Start of Extracted text

SHAP (SHapley Additive exPlanations) provides both global and local interpretability.

In [None]:
# SHAP Analysis (requires shap package)
try:
    import shap
    
    # Get the best single model (not ensemble) for SHAP analysis
    best_model = leaderboard[~leaderboard['model'].str.contains('Ensemble')].iloc[0]['model']
    print(f"Using model for SHAP: {best_model}")
    
    # Create explainer
    # Note: For tree-based models, use TreeExplainer for efficiency
    sample_for_shap = titanic_test_eng.drop('survived', axis=1).head(100)
    
    # Get predictions for SHAP baseline
    predictions = titanic_predictor_improved.predict_proba(sample_for_shap, model=best_model)
    
    # Compute SHAP values
    try:
        # Try TreeExplainer first (fast, works with tree-based models)
        internal_model = predictor._learner.trainer.load_model(best_model)
        explainer = shap.TreeExplainer(internal_model)
        print("Using TreeExplainer (fast path for tree-based models)")
    except Exception:
        # Fall back to KernelExplainer (model-agnostic but slower)
        print("TreeExplainer not compatible; falling back to KernelExplainer (this may take a minute)...")
        explainer = shap.KernelExplainer(
            lambda x: titanic_predictor_improved.predict_proba(
                pd.DataFrame(x, columns=sample_for_shap.columns)
            ).values,
            shap.sample(sample_for_shap, 50)

End of Extracted text
Start of Collected data

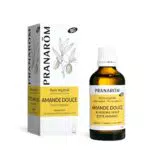Pranarom Aceite Vegetal de Almendra Dulce Bio - Suavizante y Protector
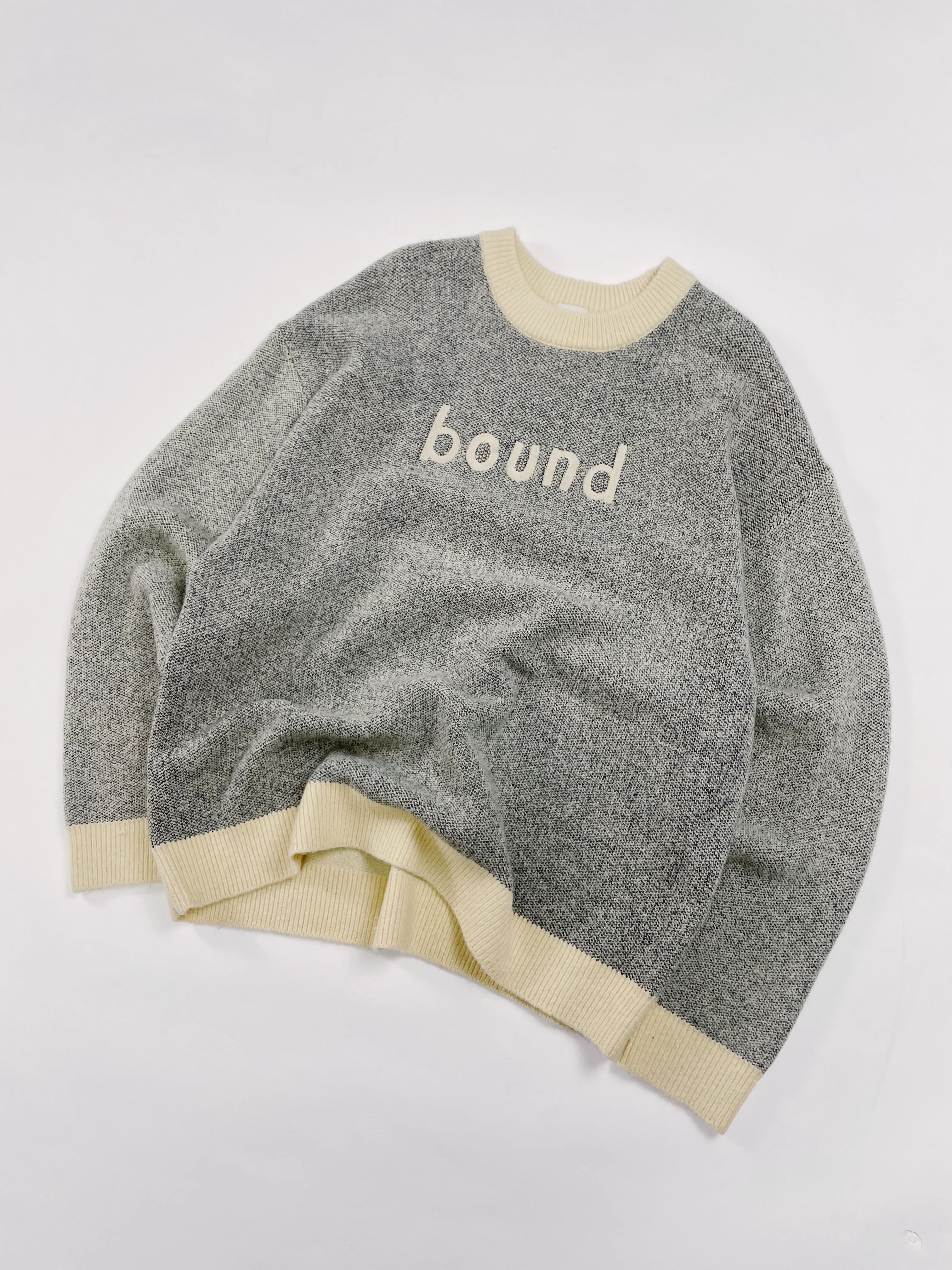 WOOL EMBROIDERED KNIT SWEATER - Image 13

End of Collected data

● What you need to do
**a)** Extract the span of the SHAP excerpt that begins at the words "# Get predictions" and stops after the words "with tree-based models)", copying it character for character.
**b)** Summarize the SHAP excerpt in two sentences.

● Answers provided
**a)**
# Get predictions for SHAP baseline
    predictions = titanic_predictor_improved.predict_proba(sample_for_shap, model=best_model)
    
    # Compute SHAP values
    try:
        # Try TreeExplainer first (fast, works with tree-based models)

**b)** SHAP offers both global and local interpretability, and the code picks the top non-ensemble model from the leaderboard and takes the first 100 rows of the engineered Titanic test data, without the survived column, as its sample. It first tries the fast TreeExplainer meant for tree-based models and, if that fails, falls back to the slower, model-agnostic KernelExplainer built on a 50-row sample.